L'égalité de rémunération entre les femmes et les hommes progressera-t-elle sous le quinquennat Macron ? Après les entreprises de plus de 1 000 salariés en mars, c'est au tour des entreprises de plus de 250 salariés de publier leur "Index", la note sur 100 obtenue dans le cadre du nouveau barème gouvernemental.

Les sociétés qui auront moins de 75 points risqueront à terme des sanctions, si elles ne corrigent pas le tir dans un délai de 3 ans.
Les sociétés qui auront moins de 75 points risqueront à terme des sanctions, si elles ne corrigent pas le tir dans un délai de 3 ans. © Radio France / France Inter

C'est le deuxième volet d'une obligation d'évaluation et de transparence qui a démarré en mars dernier pour les plus grosses entreprises. Toutes les sociétés dont le nombre de salariés est compris entre 250 et 1 000 devront, elles aussi, publier leur note à partir de ce dimanche 1er septembre. Les entreprises de plus de 50 salariés ne sont pas encore concernées. 

Cinq indicateurs, une note sur 100

Compiler des tas données salariales, puis comparer femmes et hommes par groupes de même fonction et de même âge. "L'exercice a pris une petite journée. On a profité du bilan social pour faire ces statistiques. Ce n'est pas très compliqué" explique Cristine Reynaud directrice des Ressources Humaines chez Solustil, société spécialisée dans la tôlerie industrielle en région lyonnaise, 430 salariés et 120 intérimaires. Pour un résultat significatif. 

Nous avons constaté un écart de rémunération en faveur des hommes dans la catégorie des ouvriers. On va voir comment faire corriger cette situation. 
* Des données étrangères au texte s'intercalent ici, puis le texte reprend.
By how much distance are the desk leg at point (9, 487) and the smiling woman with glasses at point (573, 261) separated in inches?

L'entreprise obtient tout de même une note globale plus qu'honorable de 88 points 100, en étant meilleure sur d'autres indicateurs comme l'accès des femmes aux promotions. Avec seulement deux femmes parmi les dix plus hautes rémunérations, Solustil récolte 5 points sur 10 au chapitre du plafond de verre. Peut mieux faire... Reste que dans un secteur aussi peu mixte que l'industrie, "on est très fier d'avoir une bonne note, on a même été surpris !" lâche la DRH.

Autre exemple, le laboratoire pharmaceutique Téva France publie une note de 83 sur 100

Alerte sur les retours de congés maternité

Pour cette deuxième vague d'Index calculés, un chiffre inquiétant se profile à nouveau, note Hélène Avignon qui coordonne les résultats pour la Bretagne au sein de la direction du travail : le nombre de sociétés qui ne respectent pas l'obligation d'augmenter les femmes à leur retour de congé maternité. "Un tiers des répondants, à ce stade, ne remplissent pas cette obligation. Ils n'avaient pas compris réellement la loi. Il y a beaucoup d'interrogation et une prise de conscience aujourd'hui sur ce point très important. Il faut leur réexpliquer". Lorsqu'une femme ne bénéficie pas d'une augmentation avant de partir en congé maternité, elle doit en effet être augmentée à son retour.

Autre marge de progression importante : les plus hautes rémunérations encore souvent très masculines.

En Bretagne, la moitié seulement des 248 entreprises de plus de 250 salariés a publié son Index. La moins bonne note est de 42 points sur 100. La meilleure atteint la barre des 90 points.  

La chasse aux retardataires n'ayant pas publié leur index démarre lundi. Des entreprises fortement incitées à jouer le jeu de la transparence et ne cachant pas leur note au fin fond de leur site internet, comme cela a parfois été le cas pour les grosses entreprises en mars dernier. 

En moyenne, la première vague d'entreprises de plus de 1 000 salariés a obtenu 83 points sur 100. 19% d'entre elles se placent sous la barre des 75 points sur 100. Et 8% d'entre elles n'ont pas à ce jour publié leur note. Ces dernières ont reçu ces dernières semaines une mise en demeure du ministère du Travail, avant d'éventuelles sanctions.

Une méthode toujours très critiquée par les syndicats

La méthodologie de ce nouvel Index reste critiquée par l'ensemble des organisations syndicales qui appellent à rediscuter des différents indicateurs et de leur calcul, à l'issue de cette première année test.  

Les confédérations qui avaient été consultées par le gouvernement dans l'élaboration de cet outil regrettent notamment qu'il ne s'attaque pas à la répartition déséquilibrée des métiers entre les femmes et les hommes, source d'inégalités salariales. Elles dénoncent aussi les mécanismes de pondération et de marge d'erreur dont bénéficient les entreprises jugeant le barème trop indulgent.

Les sanctions financières peuvent aller jusqu'à 1% de la masse salariale si la note reste inférieure à 75 points dans un délai de 3 ans.